* **Tasks and exercises**
1. Decide whether each statement below agrees with the text on the circular economy. For each, answer yes or no and quote the words from the text that settle it.
(a) The textile industry is responsible for more carbon emissions than all flights and maritime shipping combined.
(b) Recycling is presented as the preferred option over reusing or repairing.
(c) Japan recycles up to 98 percent of all its waste.
2. Extend the text on the circular economy with new material that follows on from its final sentence.

* **Text passage**
# # #
Global adoption of circular economy practices on plastics, facilitating a just transition and protecting human health from the adverse effects of plastic pollution will likely be core obligations of the treaty.

Clothes and textiles circular economy

The global textile industry is one of the largest polluters in the world.

It is responsible for around 8-10 per cent of global carbon emissions – more than all flights and maritime shipping combined – and consumes 79 trillion litres of water a year.

This ‘linear’ model sees 87 per cent of textile fibre input burnt or landfilled, representing a lost economic opportunity of $100 billion globally every year.   

Circular economy solutions could hugely improve the environmental performance of textile supply chains by designing clothes which last, recycling old garments, introducing bio-based materials, and scaling business models for repair and rental.

Waste circular economy

Today, an average person causes four times their own body weight of waste every year. Around one-third is mismanaged, either being dumped or burned in the open.

The main aim of the circular economy is to design waste out of the economic system. This requires a mindset shift from thinking of end-of-life products as discardable ‘trash’ to instead being a valuable source of materials.

Recycling should be considered the ‘least-best option’ in the circular economy when compared to reusing or repairing. Germany, Austria and South Korea now recycle 50-55 per cent of their waste. Japan recycles up to 98 per cent of its metals.

Globally the picture is bleak as only around 8-9 per cent of resources consumed are recycled, and many rich countries continue to dump their waste in developing countries.

The world must make products easier to recycle, scale up recycling infrastructure in both developed and developing countries, develop stricter controls on shipments of waste around the world, and ensure recycling workers have safety rights.

Improved recycling requires better communication and sorting systems and new expensive infrastructure. But it is an essential step to reduce waste.
# # #
* **Given records**
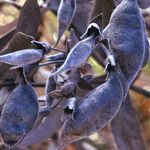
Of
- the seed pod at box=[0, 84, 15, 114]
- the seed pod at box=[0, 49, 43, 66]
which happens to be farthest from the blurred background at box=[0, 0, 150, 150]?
the seed pod at box=[0, 49, 43, 66]

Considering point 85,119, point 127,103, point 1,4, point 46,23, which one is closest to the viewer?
point 85,119

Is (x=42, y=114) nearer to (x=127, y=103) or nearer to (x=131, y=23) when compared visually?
(x=131, y=23)

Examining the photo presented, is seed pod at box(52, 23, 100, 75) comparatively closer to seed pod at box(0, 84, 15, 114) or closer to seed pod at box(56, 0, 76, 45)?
seed pod at box(56, 0, 76, 45)

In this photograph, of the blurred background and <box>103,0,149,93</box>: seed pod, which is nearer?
<box>103,0,149,93</box>: seed pod

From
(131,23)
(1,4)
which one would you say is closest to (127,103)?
(1,4)

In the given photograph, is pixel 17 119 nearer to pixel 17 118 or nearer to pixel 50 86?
pixel 17 118
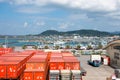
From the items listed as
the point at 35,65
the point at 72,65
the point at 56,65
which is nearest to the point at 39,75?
the point at 35,65

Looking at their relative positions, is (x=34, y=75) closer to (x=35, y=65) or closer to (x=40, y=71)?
(x=40, y=71)

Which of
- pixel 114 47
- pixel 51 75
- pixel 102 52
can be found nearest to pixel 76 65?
pixel 51 75

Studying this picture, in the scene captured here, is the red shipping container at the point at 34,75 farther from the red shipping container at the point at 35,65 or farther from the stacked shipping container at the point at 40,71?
the red shipping container at the point at 35,65

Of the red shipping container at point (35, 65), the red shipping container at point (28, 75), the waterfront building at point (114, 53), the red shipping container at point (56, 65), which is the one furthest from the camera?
the waterfront building at point (114, 53)

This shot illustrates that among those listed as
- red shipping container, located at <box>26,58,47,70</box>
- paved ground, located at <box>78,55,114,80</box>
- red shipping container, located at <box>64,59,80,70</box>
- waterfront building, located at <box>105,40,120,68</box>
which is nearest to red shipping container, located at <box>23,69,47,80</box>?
# # #
* **Responses**
1.
(a) Yes: "more than all flights and maritime shipping combined"
(b) No: "Recycling should be considered the ‘least-best option’ in the circular economy when compared to reusing or repairing."
(c) No: "Japan recycles up to 98 per cent of its metals."

2.
Circular economy and trade

No country can achieve a circular economy in isolation. All are deeply connected and dependent upon international trade in goods and services to gain access to vital skills and equipment to undertake circular economy activities (such as repair, refurbishment and remanufacturing). Trade is therefore an important enabler of a circular economy.  

But trade can also be an inhibitor of a circular economy if it encourages unregulated shipments of hazardous waste (particularly to low-income countries which lack the infrastructure to handle the waste) or goods and services which promote a wasteful linear economy. 

The global trading system therefore needs a 21st century revamp so that sustainable circular trade is encouraged and harmful linear trade is restricted.

The future of circular economies

The COVID-19 pandemic provides a unique opportunity for the massive investment required to transition towards a more circular economy.

But the vast majority of COVID-19 recovery funding has not been earmarked to incentivise more circular solutions. According to a report by the Global Recovery Observatory only 2.5 per cent of funding has ‘positive green characteristics’ such as reducing greenhouse gas emissions.

It is urgent and necessary the world ties the development of the circular economy to the United Nations (UN) Sustainable Development Goals (SDGs) and links funding to circular outcomes. By focusing equally on environmental and social goals, the circular economy can contribute to reducing inequalities, improving wellbeing, and environmental quality.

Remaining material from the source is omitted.